Posts Tagged ‘Workers Compensation’

Watch Your Workers Compensation Costs With Extra Care at This Time

Thursday, May 7th, 2009
It Escalates!

It Escalates!

An economic and financial crisis is a non-natural disaster and poses different risks to small business workers compensation. The first is cost-shifting. The National Council on Compensation Insurance reports that medical losses constitute more than one-half of total losses attributed to workers compensation insurance. An employee who is without medical insurance would easily be tempted to report an injury as job-related in order to avail himself of the medical coverage. Likewise, as deductibles and co-payments rise, employees who are under financial stress may face the same temptation. The shift of medical costs to workers compensation insurance may increase the burden to the small business. I recommend mitigating this risk by using a higher-deductible medical plan (first dollar losses are always the most expensive) and then funding the deductible on behalf of the employee.

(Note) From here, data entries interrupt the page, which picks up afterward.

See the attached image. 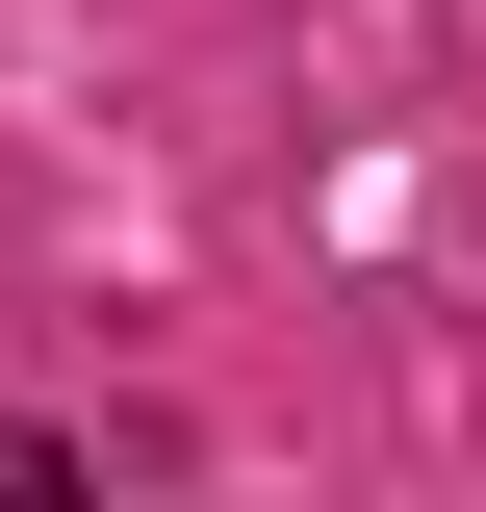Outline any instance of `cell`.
Wrapping results in <instances>:
<instances>
[]
</instances>
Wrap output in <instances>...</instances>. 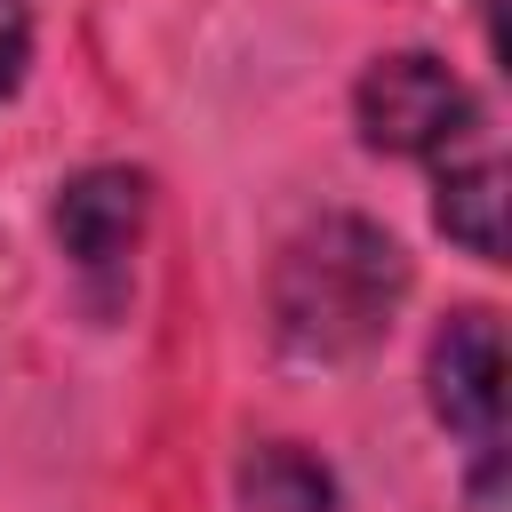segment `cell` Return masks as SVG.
I'll list each match as a JSON object with an SVG mask.
<instances>
[{"mask_svg": "<svg viewBox=\"0 0 512 512\" xmlns=\"http://www.w3.org/2000/svg\"><path fill=\"white\" fill-rule=\"evenodd\" d=\"M408 288V264L400 248L360 224V216H320L288 240L280 272H272V320H280V344L304 352V360H344L360 352L392 304Z\"/></svg>", "mask_w": 512, "mask_h": 512, "instance_id": "obj_1", "label": "cell"}, {"mask_svg": "<svg viewBox=\"0 0 512 512\" xmlns=\"http://www.w3.org/2000/svg\"><path fill=\"white\" fill-rule=\"evenodd\" d=\"M352 112H360V136L376 152H408V160H456L472 144V128H480L472 88L424 48H400V56L368 64Z\"/></svg>", "mask_w": 512, "mask_h": 512, "instance_id": "obj_2", "label": "cell"}, {"mask_svg": "<svg viewBox=\"0 0 512 512\" xmlns=\"http://www.w3.org/2000/svg\"><path fill=\"white\" fill-rule=\"evenodd\" d=\"M432 408L448 432H464L480 448V464H496V432H504V336L496 312H456L432 336Z\"/></svg>", "mask_w": 512, "mask_h": 512, "instance_id": "obj_3", "label": "cell"}, {"mask_svg": "<svg viewBox=\"0 0 512 512\" xmlns=\"http://www.w3.org/2000/svg\"><path fill=\"white\" fill-rule=\"evenodd\" d=\"M56 232H64V256L80 272H120L136 232H144V184L128 168H88L56 200Z\"/></svg>", "mask_w": 512, "mask_h": 512, "instance_id": "obj_4", "label": "cell"}, {"mask_svg": "<svg viewBox=\"0 0 512 512\" xmlns=\"http://www.w3.org/2000/svg\"><path fill=\"white\" fill-rule=\"evenodd\" d=\"M432 216H440L448 240H464L480 264H496V256H504V168H496L488 152H472L464 168L440 160V200H432Z\"/></svg>", "mask_w": 512, "mask_h": 512, "instance_id": "obj_5", "label": "cell"}, {"mask_svg": "<svg viewBox=\"0 0 512 512\" xmlns=\"http://www.w3.org/2000/svg\"><path fill=\"white\" fill-rule=\"evenodd\" d=\"M240 488H248L256 512H328V504H336L328 472H320L304 448H256L248 472H240Z\"/></svg>", "mask_w": 512, "mask_h": 512, "instance_id": "obj_6", "label": "cell"}, {"mask_svg": "<svg viewBox=\"0 0 512 512\" xmlns=\"http://www.w3.org/2000/svg\"><path fill=\"white\" fill-rule=\"evenodd\" d=\"M24 48H32L24 0H0V96H8V88H16V72H24Z\"/></svg>", "mask_w": 512, "mask_h": 512, "instance_id": "obj_7", "label": "cell"}]
</instances>
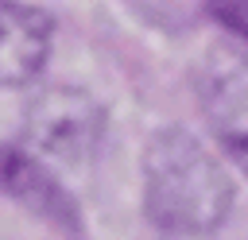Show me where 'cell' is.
Segmentation results:
<instances>
[{
  "instance_id": "6da1fadb",
  "label": "cell",
  "mask_w": 248,
  "mask_h": 240,
  "mask_svg": "<svg viewBox=\"0 0 248 240\" xmlns=\"http://www.w3.org/2000/svg\"><path fill=\"white\" fill-rule=\"evenodd\" d=\"M143 209L163 232L209 236L232 209V182L190 132L163 128L143 151Z\"/></svg>"
},
{
  "instance_id": "8992f818",
  "label": "cell",
  "mask_w": 248,
  "mask_h": 240,
  "mask_svg": "<svg viewBox=\"0 0 248 240\" xmlns=\"http://www.w3.org/2000/svg\"><path fill=\"white\" fill-rule=\"evenodd\" d=\"M209 12L221 27H229L248 43V0H209Z\"/></svg>"
},
{
  "instance_id": "5b68a950",
  "label": "cell",
  "mask_w": 248,
  "mask_h": 240,
  "mask_svg": "<svg viewBox=\"0 0 248 240\" xmlns=\"http://www.w3.org/2000/svg\"><path fill=\"white\" fill-rule=\"evenodd\" d=\"M54 23L43 8L0 0V81L8 89L31 85L50 54Z\"/></svg>"
},
{
  "instance_id": "7a4b0ae2",
  "label": "cell",
  "mask_w": 248,
  "mask_h": 240,
  "mask_svg": "<svg viewBox=\"0 0 248 240\" xmlns=\"http://www.w3.org/2000/svg\"><path fill=\"white\" fill-rule=\"evenodd\" d=\"M105 135V112L101 105L74 85H50L31 97L23 108V143L35 155H46L54 163L78 166L85 163Z\"/></svg>"
},
{
  "instance_id": "3957f363",
  "label": "cell",
  "mask_w": 248,
  "mask_h": 240,
  "mask_svg": "<svg viewBox=\"0 0 248 240\" xmlns=\"http://www.w3.org/2000/svg\"><path fill=\"white\" fill-rule=\"evenodd\" d=\"M194 89L209 132L248 174V50L213 43L198 62Z\"/></svg>"
},
{
  "instance_id": "277c9868",
  "label": "cell",
  "mask_w": 248,
  "mask_h": 240,
  "mask_svg": "<svg viewBox=\"0 0 248 240\" xmlns=\"http://www.w3.org/2000/svg\"><path fill=\"white\" fill-rule=\"evenodd\" d=\"M4 190L39 221L62 228V232H78L81 228V213L78 201L70 197V190L54 178V170L27 147H8L4 155Z\"/></svg>"
}]
</instances>
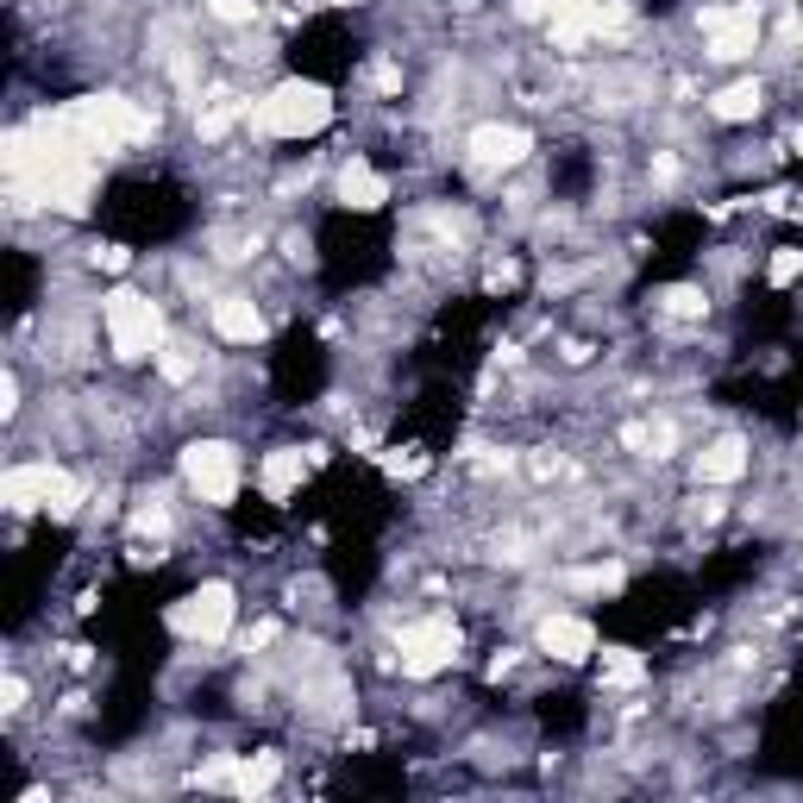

The second risk concerns fraud. I remember a discussion I had more than one decade ago with the chief financial officer of a major underwriter of disability income who reported the impact of pending healthcare reform in California. Specialist physicians faced caps on their reimbursement rates and so, the insurer was able to prove, injured themselves to benefit from own occupation provisions of their disability coverage and workers compensation insurance. I had a similar conversation with the chief executive officer of a top five underwriter who reported the same phenomenon. Unfortunately, this is what happens in times of economic stress. Mitigate this risk with careful product design: your benefit should cover medical, psychological and occupational rehabilitation with an emphasis on returning the employee to work.

The problem with these costs is that they tend to be “sticky”: the costs rise in an economic downturn, but when the economy recovers, they don’t fall back to pre-disaster levels. So the small business owner is locked in with higher experience-rated premium payments. In a tough economy, where we are all looking for cost savings, this is an important area.